THE REQUEST ::
Collect every line in the data below that contains the word "results", and copy each one as it appears.

____ RECORDS SHOWN

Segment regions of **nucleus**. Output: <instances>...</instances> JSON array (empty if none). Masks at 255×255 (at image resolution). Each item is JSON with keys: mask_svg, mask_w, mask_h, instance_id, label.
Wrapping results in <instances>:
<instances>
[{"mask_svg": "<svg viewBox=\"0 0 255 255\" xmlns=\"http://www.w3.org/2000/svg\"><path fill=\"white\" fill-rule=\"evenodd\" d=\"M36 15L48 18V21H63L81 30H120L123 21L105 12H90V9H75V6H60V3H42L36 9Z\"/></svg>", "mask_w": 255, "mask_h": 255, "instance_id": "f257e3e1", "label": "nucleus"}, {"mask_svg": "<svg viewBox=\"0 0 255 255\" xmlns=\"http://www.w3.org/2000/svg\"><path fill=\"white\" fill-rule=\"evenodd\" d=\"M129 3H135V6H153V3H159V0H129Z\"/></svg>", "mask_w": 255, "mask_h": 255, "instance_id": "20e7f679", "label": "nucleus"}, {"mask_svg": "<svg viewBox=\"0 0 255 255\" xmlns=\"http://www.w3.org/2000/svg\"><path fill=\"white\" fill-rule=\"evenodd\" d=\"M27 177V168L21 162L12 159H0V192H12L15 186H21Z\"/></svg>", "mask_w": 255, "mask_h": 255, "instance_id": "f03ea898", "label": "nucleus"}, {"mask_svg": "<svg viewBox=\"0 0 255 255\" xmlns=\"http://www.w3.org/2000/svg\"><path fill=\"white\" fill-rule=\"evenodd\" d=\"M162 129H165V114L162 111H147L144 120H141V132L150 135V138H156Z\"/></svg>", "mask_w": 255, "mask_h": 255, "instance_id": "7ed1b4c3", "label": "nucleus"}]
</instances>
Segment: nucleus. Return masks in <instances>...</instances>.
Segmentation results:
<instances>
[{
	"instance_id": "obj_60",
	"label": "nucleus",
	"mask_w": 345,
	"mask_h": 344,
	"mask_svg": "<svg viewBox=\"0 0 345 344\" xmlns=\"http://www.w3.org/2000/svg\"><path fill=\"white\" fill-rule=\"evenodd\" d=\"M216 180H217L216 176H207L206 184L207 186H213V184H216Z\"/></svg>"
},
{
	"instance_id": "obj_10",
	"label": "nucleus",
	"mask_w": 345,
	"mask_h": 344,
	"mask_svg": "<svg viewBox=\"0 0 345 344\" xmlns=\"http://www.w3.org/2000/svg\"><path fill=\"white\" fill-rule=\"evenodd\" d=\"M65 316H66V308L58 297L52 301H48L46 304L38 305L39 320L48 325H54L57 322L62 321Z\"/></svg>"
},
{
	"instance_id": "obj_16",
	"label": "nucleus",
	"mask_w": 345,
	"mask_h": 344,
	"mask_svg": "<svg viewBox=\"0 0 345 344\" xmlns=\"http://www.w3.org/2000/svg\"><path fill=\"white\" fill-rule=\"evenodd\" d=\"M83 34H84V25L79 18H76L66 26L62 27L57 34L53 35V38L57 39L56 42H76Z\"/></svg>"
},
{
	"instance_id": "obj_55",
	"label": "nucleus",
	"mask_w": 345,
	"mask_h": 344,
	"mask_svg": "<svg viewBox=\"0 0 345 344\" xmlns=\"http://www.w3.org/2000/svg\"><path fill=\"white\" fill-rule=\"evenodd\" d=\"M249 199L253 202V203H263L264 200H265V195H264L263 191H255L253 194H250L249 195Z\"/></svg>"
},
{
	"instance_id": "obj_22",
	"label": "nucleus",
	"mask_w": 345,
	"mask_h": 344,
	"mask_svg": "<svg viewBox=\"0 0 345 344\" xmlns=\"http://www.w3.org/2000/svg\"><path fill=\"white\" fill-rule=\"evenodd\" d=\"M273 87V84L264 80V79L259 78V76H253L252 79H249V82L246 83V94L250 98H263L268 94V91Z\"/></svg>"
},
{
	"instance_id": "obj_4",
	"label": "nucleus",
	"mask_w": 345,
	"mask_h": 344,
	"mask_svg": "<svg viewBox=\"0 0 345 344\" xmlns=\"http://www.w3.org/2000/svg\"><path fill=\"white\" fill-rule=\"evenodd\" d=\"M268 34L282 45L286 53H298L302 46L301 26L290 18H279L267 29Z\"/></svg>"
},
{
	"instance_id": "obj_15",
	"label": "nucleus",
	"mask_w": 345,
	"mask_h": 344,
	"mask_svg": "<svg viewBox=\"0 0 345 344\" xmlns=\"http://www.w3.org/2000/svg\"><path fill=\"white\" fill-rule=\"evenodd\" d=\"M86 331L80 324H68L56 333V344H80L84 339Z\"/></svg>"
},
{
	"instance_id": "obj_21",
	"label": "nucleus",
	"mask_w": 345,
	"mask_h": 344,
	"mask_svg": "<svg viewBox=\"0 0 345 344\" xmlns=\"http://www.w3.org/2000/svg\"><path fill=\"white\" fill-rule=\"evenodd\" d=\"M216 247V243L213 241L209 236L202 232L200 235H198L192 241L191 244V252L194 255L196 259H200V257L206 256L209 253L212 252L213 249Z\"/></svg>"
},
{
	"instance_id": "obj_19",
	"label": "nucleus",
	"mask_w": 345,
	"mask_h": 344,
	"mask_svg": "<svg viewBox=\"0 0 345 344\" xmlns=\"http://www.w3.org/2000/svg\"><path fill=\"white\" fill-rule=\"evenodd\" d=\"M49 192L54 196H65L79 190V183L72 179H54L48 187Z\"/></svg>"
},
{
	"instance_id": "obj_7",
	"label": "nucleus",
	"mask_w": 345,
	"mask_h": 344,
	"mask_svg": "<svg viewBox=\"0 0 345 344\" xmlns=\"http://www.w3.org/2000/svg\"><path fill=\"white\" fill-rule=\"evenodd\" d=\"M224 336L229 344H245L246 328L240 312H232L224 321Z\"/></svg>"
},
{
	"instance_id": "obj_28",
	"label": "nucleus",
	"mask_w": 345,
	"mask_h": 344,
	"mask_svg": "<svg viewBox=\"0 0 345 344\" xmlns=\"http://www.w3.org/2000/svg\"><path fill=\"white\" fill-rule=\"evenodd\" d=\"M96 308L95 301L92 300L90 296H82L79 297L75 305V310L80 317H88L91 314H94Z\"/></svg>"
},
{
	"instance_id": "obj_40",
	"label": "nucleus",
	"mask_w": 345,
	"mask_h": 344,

________

RIGHT ANSWER ::
Wrapping results in <instances>:
Segmentation results:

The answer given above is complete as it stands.